Another limitation of the current animal study is the use of anesthesia. Ketamine has been reported to increase extracellular 5-HT concentration and thereby to reduce radioligand binding to the 5-HT transporter in the NHP brain73,74. However, ketamine has been shown to increase [11C]AZ10419369 binding in several regions in the NHP brain (nucleus accumbens, ventral part of GP and the midline nucleus reuniens of thalamus)73. This effect is potentially related to ketamine-induced upregulation of 5-HT1B receptors73. Such upregulation of 5-HT1B receptors has been associated with sensitization of psychostimulant effects in rodents75. Importantly, in the same NHP [11C]AZ10419369 study, Yamanaka et al.73 also demonstrated that fenfluramine-induced decreases in [11C]AZ10419369 binding were similar in awake and anesthetized monkeys. Therefore, a potential effect of ketamine on 5-HT concentration or 5-HT1B receptor expression is likely not the main cause of the presently observed drug-induced reductions in [11C]AZ10419369 binding. Currently, there are no studies reported that evaluate the effect of sevoflurane on [11C]AZ10419369 binding. In the current study we minimized the effect of sevoflurane by maintaining constant levels of volatile anesthetics during PET measurements performed on the same experimental day. Future studies evaluating the current PET imaging paradigms in conscious humans are warranted to exclude potential anesthesia effects.

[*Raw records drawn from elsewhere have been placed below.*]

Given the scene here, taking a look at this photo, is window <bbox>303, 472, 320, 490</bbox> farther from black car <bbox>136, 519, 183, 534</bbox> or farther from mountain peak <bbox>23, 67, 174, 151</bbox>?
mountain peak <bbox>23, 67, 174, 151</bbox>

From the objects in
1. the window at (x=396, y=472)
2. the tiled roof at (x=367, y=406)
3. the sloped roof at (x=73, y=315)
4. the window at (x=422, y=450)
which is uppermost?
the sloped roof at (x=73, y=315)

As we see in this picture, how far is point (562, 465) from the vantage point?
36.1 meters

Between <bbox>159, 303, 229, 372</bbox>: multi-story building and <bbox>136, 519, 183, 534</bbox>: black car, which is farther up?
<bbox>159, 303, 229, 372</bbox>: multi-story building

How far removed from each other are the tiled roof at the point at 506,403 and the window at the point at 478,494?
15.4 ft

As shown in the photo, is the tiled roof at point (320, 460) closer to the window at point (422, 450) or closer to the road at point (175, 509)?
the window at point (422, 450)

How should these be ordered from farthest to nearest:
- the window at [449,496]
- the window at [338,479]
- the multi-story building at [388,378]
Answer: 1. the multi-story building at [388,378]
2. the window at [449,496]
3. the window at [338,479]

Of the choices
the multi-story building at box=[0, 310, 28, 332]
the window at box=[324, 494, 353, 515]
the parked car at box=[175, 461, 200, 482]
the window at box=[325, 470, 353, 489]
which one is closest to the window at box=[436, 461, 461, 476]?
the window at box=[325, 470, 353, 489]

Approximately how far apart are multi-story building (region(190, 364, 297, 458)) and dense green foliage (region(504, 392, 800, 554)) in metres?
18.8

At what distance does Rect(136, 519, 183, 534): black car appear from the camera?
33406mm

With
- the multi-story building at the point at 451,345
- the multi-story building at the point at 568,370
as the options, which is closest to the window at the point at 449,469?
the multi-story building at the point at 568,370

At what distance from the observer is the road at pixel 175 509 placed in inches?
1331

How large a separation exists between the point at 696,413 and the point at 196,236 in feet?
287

Several other factors also need to be considered when interpreting the current results. First, the sample size is small. Second, only female NHPs were included thereby potentially limiting extrapolation of the results to male subjects. Finally, drug-induced changes in cerebellar distribution volume (VND) were not controlled for as no blood sampling was performed. However, since high doses of 5-HT1B receptor antagonists did not decrease cerebellar [11C]AZ10419369 binding in previous human studies76, we expect the possible effect of experimental drugs on cerebellar [11C]AZ10419369 binding to be minimal. In summary, although these potentially confounding factors are present, they are unlikely to change the main results of the current study.
In conclusion, our results suggest that [11C]AZ10419369 binding is sensitive to increases in 5-HT concentration induced by amphetamine, MDMA or 5-HTP in the primate brain. Considering the robust BPND changes and the clinically relevant doses of applied pretreatment drugs, it is likely that the current PET imaging paradigms could be successfully translated in future human studies aiming at understanding the function of the 5-HT system in the pathophysiology and treatment of neuropsychiatric disorders.
Electronic supplementary material
Acknowledgements
This study was funded by the Innovative Medicines Initiative Joint Undertaking under grant agreement no. 115008 of which resources are composed of EFPIA in kind contribution and financial contribution from the European Union’s Seventh Framework Programme (FP7/2007–2013). Part of this work was supported by an International Postdoc grant from the Swedish Research Council (to S.J.F.). The authors thank the members of the Karolinska Institutet PET group for their assistance, and in particular Gudrun Nylén for excellent technical assistance.
Conflict of interest
The authors declare that they have no conflict of interest.
Footnotes
Electronic supplementary material
Supplementary Information accompanies this paper at (10.1038/s41398-018-0178-7).
Publisher's note: Springer Nature remains neutral with regard to jurisdictional claims in published maps and institutional affiliations.
References
- 1.Chou YH, et al. Impaired cognition in bipolar I disorder: the roles of the serotonin transporter and brain-derived neurotrophic factor. J. Affect. Disord. 2012;143:131–137. doi: 10.1016/j.jad.2012.05.043. [DOI] [PubMed] [Google Scholar]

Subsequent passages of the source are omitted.